:: Document extract

Novelty Christmas Record

Christian Crusaders and Al Davis (especially Al Davis) reported 'angered' by William Empson's anti-Christianity, 'gigging again', considering rush re-release of 'Gay Weddings Make Jesus Cry' for Christmas market.

Wednesday, November 29, 2006

Against the Christians

As gleaned from the second volume, Against the Christians, of John Haffenden’s biography of William Empson:

As a girl, Hetta Crouse (later Empson) taught herself to urinate forwards standing up.

The text, all twenty-six stanzas of it, of ‘Praise of the Wife’, Empson’s paean to troilism, the 'love with three corners' ('I loved you in bed with young men, /Your arousers and foils and adorners /Who would yield to me then'.)

He expressed his passing disapproval of his wife giving birth to a child out of wedlock by downgrading his usual epistolary salutation from 'Dearest Hetta' to 'My Dear Hetta'.

His idea of keeping a friendship in good repair was endless cheerful hectoring, disagreement and needle. He once sent T.S. Eliot ‘the most insulting letter which I have ever received.’

Despite the covers of those old purple Hogarth Press editions of Seven Types of Ambiguity etc, Empson’s beard was indeed once attached to the front of his chin, before taking up residence exclusively underneath it.

Speaking at the 1982 Joyce centenary celebrations in Dublin, Empson was incoherent and inaudible, wandered offstage at one point for five minutes, and frequently appeared not to know where he was.

During an ill-starred year at Penn State, Empson 'once, for some minutes, watched my neighbour's door lamp through my telescope, thinking it Venus', reports Paul West.

::::
:: Record extracts

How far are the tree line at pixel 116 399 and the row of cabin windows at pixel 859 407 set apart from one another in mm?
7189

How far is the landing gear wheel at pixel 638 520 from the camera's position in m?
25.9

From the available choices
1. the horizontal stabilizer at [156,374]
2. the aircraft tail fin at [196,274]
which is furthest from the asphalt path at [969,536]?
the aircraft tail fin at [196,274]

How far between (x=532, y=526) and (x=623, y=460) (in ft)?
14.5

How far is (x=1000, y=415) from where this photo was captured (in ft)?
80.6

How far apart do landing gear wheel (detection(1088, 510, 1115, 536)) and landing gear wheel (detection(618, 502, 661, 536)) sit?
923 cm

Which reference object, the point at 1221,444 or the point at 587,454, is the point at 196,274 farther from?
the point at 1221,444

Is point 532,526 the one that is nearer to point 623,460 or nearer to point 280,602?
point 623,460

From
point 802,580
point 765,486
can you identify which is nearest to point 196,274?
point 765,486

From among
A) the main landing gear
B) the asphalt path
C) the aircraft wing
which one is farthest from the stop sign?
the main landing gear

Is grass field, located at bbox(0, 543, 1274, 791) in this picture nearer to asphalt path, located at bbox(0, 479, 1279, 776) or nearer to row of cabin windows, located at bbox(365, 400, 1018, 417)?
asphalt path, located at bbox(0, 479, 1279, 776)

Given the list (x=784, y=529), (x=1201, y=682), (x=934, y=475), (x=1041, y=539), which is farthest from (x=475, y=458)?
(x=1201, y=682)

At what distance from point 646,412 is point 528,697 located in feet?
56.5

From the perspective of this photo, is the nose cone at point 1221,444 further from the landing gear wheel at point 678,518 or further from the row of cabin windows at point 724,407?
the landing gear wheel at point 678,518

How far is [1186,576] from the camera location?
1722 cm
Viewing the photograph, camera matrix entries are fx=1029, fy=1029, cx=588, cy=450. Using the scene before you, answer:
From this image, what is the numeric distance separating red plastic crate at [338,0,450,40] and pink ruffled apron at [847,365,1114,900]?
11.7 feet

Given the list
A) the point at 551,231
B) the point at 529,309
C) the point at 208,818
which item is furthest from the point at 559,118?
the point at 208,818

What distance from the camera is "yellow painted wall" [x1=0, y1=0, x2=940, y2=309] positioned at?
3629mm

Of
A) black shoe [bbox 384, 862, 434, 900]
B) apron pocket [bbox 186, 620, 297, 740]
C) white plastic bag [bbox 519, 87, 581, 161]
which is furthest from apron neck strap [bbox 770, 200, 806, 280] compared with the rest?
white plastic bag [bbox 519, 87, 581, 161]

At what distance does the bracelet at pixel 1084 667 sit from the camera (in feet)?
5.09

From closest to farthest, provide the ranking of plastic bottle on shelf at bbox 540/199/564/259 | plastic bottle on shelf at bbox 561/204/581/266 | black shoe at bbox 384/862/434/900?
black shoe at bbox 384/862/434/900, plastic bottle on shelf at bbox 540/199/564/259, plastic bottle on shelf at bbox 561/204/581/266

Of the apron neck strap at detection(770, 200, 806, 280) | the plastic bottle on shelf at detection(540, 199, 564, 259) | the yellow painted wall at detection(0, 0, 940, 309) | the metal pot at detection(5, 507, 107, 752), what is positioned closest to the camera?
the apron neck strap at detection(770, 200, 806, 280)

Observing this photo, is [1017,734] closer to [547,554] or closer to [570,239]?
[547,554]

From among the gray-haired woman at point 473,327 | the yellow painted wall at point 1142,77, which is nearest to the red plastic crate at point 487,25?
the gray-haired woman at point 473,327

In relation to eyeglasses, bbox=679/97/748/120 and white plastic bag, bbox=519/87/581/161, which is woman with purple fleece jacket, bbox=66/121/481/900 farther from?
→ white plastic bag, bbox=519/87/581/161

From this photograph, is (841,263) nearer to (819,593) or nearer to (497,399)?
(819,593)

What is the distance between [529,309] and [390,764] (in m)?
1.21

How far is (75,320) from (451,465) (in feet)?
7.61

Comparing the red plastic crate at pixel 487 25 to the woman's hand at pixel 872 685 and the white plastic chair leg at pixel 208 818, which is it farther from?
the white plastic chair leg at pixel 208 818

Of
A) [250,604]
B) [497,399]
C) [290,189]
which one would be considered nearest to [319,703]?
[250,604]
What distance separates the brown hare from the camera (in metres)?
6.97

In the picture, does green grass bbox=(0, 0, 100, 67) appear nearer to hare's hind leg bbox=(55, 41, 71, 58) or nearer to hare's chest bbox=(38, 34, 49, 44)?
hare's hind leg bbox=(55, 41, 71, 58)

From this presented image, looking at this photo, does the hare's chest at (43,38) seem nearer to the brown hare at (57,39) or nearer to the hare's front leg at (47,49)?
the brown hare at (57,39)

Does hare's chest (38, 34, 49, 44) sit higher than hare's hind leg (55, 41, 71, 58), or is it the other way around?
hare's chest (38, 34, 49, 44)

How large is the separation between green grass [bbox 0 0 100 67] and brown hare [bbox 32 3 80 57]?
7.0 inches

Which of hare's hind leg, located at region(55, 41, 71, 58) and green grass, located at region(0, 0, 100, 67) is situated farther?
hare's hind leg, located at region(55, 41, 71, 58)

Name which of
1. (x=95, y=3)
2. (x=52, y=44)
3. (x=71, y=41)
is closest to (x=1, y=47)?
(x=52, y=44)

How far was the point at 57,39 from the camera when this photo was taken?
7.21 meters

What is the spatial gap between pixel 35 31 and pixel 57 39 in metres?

::::

(Tasks and exercises)
1 – Using the post above on William Empson's biography, decide whether each statement agrees with it. Answer yes or no for each, and quote the words of the post that decide it.
(a) Empson showed disapproval of his wife by changing how he opened his letters to her.
(b) At the 1982 Joyce centenary celebrations in Dublin, Empson wandered offstage for ten minutes.
(c) Paul West reports that Empson once mistook a neighbour's door lamp for Venus.
2 – According to the post above on William Empson's biography, how many stanzas does 'Praise of the Wife' have?
3 – List every title of a book, poem or record named in the post above on William Empson's biography.

(Task-by-task answers)
1 –
(a) Yes: "downgrading his usual epistolary salutation from 'Dearest Hetta' to 'My Dear Hetta'"
(b) No: "wandered offstage at one point for five minutes"
(c) Yes: "watched my neighbour's door lamp through my telescope, thinking it Venus', reports Paul West"

2 – Twenty-six.

3 –
- Gay Weddings Make Jesus Cry
- Against the Christians
- Praise of the Wife
- Seven Types of Ambiguity